Records:
━━━━━━━━━━━━━━━━
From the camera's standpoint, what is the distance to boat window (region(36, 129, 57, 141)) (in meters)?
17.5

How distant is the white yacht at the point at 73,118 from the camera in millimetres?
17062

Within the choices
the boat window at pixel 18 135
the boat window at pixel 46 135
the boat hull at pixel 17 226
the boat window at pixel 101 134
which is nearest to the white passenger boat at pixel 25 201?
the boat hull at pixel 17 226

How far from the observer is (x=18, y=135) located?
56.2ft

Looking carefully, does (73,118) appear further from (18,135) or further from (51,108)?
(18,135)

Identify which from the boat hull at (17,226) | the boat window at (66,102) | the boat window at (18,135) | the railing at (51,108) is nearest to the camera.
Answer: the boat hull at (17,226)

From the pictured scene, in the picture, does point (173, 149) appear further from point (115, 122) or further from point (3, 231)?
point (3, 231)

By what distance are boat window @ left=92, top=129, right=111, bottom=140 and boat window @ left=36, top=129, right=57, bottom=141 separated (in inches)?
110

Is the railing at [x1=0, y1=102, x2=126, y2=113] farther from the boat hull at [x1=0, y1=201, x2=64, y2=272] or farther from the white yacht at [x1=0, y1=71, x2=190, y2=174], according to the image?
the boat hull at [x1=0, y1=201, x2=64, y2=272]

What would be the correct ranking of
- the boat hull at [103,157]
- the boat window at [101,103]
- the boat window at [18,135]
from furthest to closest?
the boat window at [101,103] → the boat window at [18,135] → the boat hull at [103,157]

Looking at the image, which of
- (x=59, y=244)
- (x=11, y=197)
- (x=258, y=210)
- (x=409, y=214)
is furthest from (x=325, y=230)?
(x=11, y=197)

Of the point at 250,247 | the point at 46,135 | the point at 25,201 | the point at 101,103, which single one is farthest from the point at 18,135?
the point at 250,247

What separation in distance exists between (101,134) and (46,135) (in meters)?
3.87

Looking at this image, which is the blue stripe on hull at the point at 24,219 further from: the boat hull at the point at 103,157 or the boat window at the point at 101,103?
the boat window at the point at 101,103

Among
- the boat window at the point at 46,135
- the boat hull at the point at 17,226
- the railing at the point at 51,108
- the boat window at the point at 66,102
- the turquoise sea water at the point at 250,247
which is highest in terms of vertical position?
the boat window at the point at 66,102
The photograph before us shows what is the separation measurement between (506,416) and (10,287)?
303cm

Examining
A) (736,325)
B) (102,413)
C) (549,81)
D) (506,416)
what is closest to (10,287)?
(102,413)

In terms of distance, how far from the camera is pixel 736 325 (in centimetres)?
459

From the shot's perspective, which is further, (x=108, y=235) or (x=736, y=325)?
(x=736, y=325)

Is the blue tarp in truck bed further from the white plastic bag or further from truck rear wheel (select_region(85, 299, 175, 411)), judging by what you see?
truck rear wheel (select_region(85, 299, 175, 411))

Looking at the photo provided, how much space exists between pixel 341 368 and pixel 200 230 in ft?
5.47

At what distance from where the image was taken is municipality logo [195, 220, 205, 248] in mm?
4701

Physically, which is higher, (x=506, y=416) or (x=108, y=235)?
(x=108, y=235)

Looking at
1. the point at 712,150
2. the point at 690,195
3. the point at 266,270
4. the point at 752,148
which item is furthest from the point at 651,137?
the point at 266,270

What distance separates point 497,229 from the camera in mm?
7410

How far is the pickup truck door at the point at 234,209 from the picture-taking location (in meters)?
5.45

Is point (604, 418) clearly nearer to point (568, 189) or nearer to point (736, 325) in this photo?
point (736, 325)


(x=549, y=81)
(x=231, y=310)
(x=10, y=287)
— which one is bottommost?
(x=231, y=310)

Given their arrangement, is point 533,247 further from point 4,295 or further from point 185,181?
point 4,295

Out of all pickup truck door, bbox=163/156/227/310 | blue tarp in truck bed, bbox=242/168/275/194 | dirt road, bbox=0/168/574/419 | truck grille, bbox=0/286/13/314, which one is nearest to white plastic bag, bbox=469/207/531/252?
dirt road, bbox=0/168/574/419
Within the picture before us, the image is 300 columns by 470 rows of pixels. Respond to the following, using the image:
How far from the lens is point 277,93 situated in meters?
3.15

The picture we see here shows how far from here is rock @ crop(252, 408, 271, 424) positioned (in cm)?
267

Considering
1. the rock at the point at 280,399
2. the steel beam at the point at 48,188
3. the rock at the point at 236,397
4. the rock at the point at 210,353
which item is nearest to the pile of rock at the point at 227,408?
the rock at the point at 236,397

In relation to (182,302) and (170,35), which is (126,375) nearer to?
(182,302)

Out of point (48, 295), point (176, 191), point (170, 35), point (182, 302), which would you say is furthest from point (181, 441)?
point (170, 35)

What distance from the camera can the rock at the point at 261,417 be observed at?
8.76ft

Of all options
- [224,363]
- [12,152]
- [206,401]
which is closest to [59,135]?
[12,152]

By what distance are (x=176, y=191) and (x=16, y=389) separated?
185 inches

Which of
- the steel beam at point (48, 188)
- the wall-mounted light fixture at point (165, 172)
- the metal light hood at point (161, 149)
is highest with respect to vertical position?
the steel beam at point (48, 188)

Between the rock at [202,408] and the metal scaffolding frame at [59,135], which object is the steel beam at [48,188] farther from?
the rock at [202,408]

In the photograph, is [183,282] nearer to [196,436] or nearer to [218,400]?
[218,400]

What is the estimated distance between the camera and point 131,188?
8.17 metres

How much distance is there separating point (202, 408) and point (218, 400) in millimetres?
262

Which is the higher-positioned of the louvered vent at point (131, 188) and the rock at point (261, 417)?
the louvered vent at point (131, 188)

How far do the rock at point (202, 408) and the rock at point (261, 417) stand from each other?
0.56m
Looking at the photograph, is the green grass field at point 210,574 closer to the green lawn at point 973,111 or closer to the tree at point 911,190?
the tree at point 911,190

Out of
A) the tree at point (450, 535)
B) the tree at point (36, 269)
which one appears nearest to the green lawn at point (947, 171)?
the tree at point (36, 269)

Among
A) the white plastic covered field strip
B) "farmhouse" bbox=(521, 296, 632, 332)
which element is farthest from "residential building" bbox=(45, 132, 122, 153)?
━━━━━━━━━━━━━━━━
__EXERCISE PROMPT__. Please return everything in the items from the line containing "Given their arrangement, is" down to the line containing "8.17 metres", both included, repeating each line exactly.

__COMPLETE ANSWER__.
Given their arrangement, is point 533,247 further from point 4,295 or further from point 185,181?
point 4,295

Out of all pickup truck door, bbox=163/156/227/310 | blue tarp in truck bed, bbox=242/168/275/194 | dirt road, bbox=0/168/574/419 | truck grille, bbox=0/286/13/314, which one is nearest to white plastic bag, bbox=469/207/531/252?
dirt road, bbox=0/168/574/419
Within the picture before us, the image is 300 columns by 470 rows of pixels. Respond to the following, using the image:
How far from the lens is point 277,93 situated in meters?
3.15

The picture we see here shows how far from here is rock @ crop(252, 408, 271, 424) positioned (in cm)?
267

Considering
1. the rock at the point at 280,399
2. the steel beam at the point at 48,188
3. the rock at the point at 236,397
4. the rock at the point at 210,353
which item is nearest to the pile of rock at the point at 227,408?
the rock at the point at 236,397

In relation to (182,302) and (170,35), which is (126,375) nearer to?
(182,302)

Out of point (48, 295), point (176, 191), point (170, 35), point (182, 302), which would you say is furthest from point (181, 441)?
point (170, 35)

What distance from the camera can the rock at the point at 261,417 be observed at?
8.76ft

Of all options
- [224,363]
- [12,152]
- [206,401]
which is closest to [59,135]?
[12,152]

By what distance are (x=176, y=191) and (x=16, y=389) separated?
185 inches

Which of
- the steel beam at point (48, 188)
- the wall-mounted light fixture at point (165, 172)
- the metal light hood at point (161, 149)
is highest with respect to vertical position?
the steel beam at point (48, 188)

Between the rock at [202,408] and the metal scaffolding frame at [59,135], which object is the steel beam at [48,188] farther from?
the rock at [202,408]

In the photograph, is [183,282] nearer to [196,436] or nearer to [218,400]?
[218,400]

What is the estimated distance between the camera and point 131,188?
8.17 metres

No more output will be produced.